When the mindcore decides on commands for the body, the mindshell will convert these commands into this same universal language format for export to the demultiplexer.

The Mindshell Tool Chest

Today’s computers provide us with database, spreadsheet, graphing, calculation, programming, and other capabilities. These tools have become indispensable in many areas of today’s science and engineering projects. Because these tools are created by way of programming code, and because the mindshell carries out all the programmable functions that make the life of minderelles fully functional and productive, it is likely that the mindshell will provide analogous computer-like capabilities to the mindcore.

As for the conscious interface experienced by the mindcore for these computer-like operations, it is likely the same interface we are familiar with. For a mindcore that is not a primary, it will be able to create the same rows and columns of a spreadsheet in its visual sensory field that we see on a computer screen. The mindcore will commit formulas to the cells and see their processing as the work of its own doing.
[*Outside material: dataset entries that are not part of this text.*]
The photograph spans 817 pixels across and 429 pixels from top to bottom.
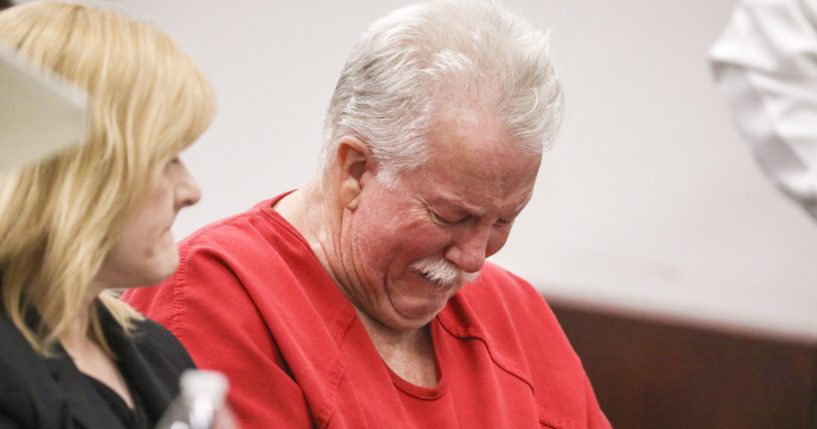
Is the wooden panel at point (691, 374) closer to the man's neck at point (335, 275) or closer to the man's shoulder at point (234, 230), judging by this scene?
the man's neck at point (335, 275)

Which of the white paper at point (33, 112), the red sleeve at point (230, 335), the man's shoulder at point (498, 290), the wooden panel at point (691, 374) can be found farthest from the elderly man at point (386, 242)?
the wooden panel at point (691, 374)

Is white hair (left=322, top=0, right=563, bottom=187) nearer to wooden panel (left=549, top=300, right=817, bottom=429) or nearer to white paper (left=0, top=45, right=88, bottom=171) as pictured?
white paper (left=0, top=45, right=88, bottom=171)

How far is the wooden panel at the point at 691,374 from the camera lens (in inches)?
138

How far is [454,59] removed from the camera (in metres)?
1.88

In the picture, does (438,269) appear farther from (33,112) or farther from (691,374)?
(691,374)

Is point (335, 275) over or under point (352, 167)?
under

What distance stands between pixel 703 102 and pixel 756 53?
1805mm

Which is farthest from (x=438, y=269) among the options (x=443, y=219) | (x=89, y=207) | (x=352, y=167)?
(x=89, y=207)

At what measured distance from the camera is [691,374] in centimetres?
352

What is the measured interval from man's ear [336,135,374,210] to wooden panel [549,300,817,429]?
1718 millimetres

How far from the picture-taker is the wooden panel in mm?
3506

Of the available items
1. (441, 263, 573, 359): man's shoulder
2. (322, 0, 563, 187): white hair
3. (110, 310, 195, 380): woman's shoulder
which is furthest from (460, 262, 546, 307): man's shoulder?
(110, 310, 195, 380): woman's shoulder

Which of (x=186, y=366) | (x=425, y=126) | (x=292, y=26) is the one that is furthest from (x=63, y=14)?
(x=292, y=26)

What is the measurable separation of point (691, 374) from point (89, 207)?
2445 mm
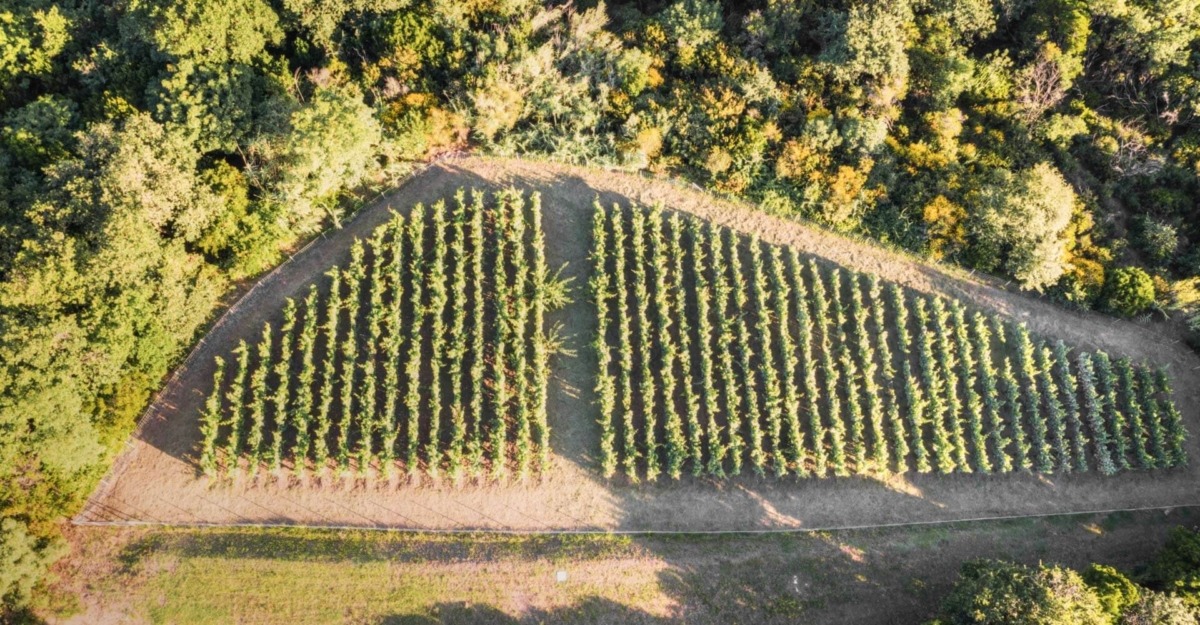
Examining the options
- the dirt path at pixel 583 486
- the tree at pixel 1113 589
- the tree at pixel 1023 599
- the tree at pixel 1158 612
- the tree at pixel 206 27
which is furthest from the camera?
the tree at pixel 206 27

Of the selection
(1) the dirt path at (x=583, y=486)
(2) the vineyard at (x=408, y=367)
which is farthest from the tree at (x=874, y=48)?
(2) the vineyard at (x=408, y=367)

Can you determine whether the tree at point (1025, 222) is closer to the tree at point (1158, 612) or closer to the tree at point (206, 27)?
the tree at point (1158, 612)

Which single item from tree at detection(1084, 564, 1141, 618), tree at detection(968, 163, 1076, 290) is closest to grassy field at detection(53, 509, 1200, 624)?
tree at detection(1084, 564, 1141, 618)

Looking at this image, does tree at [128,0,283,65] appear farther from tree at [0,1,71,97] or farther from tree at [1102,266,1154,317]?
tree at [1102,266,1154,317]

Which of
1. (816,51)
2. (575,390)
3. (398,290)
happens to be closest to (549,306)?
(575,390)

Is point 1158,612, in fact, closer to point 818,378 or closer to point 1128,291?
point 1128,291

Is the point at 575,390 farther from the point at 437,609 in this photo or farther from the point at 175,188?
the point at 175,188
And so it will be with the many other computer tools we are familiar with.

Because the mindcore has the programming capabilities of the mindshell supporting it, as well as the visual and audio sensory fields that are no different than our own, the minderelle’s computer capabilities are built-in rather than external.

The Identity of Humanon Minderelles

Clubs, schools, businesses, cities, nations, and other human groups will commonly keep their members informed of all the news and activities of the group. For their part, members of these human groups often identify as one with the groups to which they belong and feel a loyalty to their groups. Because the number of minderelles needed to keep humanons functional is extraordinarily high, it would be motivationally important to create a common identity for all the minderelles of a humanon.

Therefore, all the minderelles of a humanon will likely be kept informed of their humanon’s news and activities, will identify as one with their humanon, and will feel a loyalty to their humanon. Any of the minderelles from this humanon could later go on to become the primary of a human and this minderelle would still have all the memories of its previous experience with the earlier humanon.

While these memories would remain part of the minderelle’s personal memories, these memories would likely be inaccessible during the time it spends as a human primary, for these personal memories would be suppressed by incoming memories from the brain as discussed earlier. These memories would only be accessible should there be some disruption or lack of development with the incoming data from the brain during the memory time slot of the primary.